## WHAT THE TASK REQUIRES
Wherever the string "assam" shows up in the records below, return that line.

*** DATASET EXCERPTS ***

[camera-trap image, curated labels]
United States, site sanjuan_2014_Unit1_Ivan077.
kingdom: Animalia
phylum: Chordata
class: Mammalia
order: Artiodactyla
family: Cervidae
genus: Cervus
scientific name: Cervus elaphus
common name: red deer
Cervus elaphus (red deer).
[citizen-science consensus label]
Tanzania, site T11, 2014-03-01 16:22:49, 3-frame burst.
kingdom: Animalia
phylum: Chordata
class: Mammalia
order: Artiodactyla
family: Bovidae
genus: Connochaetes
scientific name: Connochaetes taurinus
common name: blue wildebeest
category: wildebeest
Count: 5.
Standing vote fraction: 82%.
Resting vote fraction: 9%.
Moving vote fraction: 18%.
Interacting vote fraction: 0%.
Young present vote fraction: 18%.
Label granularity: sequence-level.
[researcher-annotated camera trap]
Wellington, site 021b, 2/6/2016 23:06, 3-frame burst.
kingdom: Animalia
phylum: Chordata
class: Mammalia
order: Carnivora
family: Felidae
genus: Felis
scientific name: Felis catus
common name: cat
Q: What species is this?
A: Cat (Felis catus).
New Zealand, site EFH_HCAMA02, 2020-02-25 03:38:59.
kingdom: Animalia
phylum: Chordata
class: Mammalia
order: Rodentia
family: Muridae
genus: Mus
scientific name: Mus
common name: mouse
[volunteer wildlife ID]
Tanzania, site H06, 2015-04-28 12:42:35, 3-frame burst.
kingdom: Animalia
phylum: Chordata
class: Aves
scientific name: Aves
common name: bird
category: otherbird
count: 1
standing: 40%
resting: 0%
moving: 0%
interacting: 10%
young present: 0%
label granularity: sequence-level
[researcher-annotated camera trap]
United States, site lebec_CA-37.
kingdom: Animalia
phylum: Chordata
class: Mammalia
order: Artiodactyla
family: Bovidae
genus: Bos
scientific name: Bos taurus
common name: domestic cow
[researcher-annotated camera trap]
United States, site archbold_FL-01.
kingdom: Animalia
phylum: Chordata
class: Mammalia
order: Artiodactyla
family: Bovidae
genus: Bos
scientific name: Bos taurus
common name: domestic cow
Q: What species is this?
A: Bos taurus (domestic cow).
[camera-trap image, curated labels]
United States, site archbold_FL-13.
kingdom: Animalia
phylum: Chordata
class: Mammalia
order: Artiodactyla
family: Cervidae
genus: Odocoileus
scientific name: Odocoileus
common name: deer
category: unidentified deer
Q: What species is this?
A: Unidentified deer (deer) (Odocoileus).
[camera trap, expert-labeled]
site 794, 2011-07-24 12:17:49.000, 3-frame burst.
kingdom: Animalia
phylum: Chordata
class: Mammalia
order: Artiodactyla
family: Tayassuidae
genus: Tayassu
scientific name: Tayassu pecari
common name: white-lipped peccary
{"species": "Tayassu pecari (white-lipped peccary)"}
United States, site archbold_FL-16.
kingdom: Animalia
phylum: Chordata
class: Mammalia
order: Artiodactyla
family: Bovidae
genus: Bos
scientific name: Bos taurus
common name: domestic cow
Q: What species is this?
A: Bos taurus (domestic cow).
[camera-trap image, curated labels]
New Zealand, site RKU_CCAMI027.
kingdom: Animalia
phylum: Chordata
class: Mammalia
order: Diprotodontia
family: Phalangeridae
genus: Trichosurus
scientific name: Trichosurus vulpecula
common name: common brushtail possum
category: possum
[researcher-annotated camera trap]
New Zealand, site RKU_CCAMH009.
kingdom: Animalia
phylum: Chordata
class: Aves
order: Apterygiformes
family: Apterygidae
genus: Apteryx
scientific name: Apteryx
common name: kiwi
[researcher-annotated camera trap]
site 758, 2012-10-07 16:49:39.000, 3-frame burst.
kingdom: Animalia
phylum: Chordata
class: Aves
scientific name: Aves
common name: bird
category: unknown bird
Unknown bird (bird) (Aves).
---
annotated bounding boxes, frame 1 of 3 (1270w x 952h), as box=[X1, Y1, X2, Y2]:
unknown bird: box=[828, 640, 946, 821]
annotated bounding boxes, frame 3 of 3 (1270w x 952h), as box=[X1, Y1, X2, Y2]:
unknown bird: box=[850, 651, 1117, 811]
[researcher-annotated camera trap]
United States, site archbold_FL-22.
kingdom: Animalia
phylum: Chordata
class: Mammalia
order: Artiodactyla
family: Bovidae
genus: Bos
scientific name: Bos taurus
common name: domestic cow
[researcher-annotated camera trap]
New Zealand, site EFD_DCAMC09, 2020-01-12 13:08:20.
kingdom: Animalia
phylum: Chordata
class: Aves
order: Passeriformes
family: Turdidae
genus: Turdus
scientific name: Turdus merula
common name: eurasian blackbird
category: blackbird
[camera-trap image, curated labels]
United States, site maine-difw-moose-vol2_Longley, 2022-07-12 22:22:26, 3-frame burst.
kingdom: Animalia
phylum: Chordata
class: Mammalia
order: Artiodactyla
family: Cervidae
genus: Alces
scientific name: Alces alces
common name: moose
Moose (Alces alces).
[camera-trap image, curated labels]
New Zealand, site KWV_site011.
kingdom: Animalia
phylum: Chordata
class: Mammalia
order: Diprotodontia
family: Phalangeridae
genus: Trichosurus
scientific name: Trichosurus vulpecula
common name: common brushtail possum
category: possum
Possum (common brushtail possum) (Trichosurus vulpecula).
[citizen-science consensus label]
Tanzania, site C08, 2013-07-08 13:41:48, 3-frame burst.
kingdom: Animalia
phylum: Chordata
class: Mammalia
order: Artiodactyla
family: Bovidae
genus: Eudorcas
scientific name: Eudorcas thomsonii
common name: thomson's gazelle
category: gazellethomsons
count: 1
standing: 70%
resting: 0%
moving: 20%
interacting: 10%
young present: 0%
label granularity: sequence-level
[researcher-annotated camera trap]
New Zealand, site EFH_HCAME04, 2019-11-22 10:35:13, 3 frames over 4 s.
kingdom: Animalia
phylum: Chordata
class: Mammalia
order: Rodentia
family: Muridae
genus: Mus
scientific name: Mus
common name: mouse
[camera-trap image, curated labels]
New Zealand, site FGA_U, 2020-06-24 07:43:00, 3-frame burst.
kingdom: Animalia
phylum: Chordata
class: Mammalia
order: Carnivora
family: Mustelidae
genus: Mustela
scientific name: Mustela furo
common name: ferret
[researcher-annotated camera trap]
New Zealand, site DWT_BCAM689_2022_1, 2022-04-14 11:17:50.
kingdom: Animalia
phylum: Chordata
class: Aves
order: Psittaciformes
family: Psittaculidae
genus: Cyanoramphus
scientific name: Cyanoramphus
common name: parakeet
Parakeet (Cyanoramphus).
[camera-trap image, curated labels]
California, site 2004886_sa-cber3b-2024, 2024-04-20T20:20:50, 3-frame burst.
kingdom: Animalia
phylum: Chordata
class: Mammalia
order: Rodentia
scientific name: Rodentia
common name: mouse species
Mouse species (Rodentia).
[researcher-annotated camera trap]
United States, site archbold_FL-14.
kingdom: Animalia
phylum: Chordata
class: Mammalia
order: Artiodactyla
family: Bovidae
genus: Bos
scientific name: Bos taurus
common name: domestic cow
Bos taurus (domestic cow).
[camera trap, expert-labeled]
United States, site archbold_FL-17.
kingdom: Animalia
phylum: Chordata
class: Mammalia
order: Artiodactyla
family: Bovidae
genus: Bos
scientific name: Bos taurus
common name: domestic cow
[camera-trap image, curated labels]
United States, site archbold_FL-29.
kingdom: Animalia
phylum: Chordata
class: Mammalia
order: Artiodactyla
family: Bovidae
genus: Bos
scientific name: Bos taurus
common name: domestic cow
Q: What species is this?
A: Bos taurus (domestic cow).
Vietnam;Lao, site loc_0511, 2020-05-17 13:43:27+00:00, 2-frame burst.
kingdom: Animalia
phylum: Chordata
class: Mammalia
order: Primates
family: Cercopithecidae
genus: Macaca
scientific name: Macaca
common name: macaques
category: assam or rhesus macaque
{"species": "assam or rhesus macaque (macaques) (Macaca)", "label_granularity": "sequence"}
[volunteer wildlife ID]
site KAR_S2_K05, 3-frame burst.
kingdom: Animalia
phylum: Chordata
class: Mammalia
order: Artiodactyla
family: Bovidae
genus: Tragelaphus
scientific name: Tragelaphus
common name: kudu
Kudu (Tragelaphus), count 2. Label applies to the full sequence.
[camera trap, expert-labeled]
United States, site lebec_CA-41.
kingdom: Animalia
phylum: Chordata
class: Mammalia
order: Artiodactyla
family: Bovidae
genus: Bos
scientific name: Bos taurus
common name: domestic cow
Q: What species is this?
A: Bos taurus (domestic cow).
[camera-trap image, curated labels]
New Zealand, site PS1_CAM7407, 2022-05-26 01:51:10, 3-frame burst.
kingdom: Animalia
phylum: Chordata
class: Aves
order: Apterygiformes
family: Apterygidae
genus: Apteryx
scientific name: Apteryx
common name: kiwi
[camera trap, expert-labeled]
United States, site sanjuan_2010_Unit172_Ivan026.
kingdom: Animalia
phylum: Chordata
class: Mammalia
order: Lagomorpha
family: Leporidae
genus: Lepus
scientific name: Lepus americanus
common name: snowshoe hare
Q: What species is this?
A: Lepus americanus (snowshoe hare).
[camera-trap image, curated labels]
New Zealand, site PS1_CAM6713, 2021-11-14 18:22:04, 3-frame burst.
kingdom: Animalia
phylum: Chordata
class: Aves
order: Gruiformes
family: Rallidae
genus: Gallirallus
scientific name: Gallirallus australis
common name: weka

*** End of DATASET EXCERPTS ***

## RESPONSE AREA
category: assam or rhesus macaque
{"species": "assam or rhesus macaque (macaques) (Macaca)", "label_granularity": "sequence"}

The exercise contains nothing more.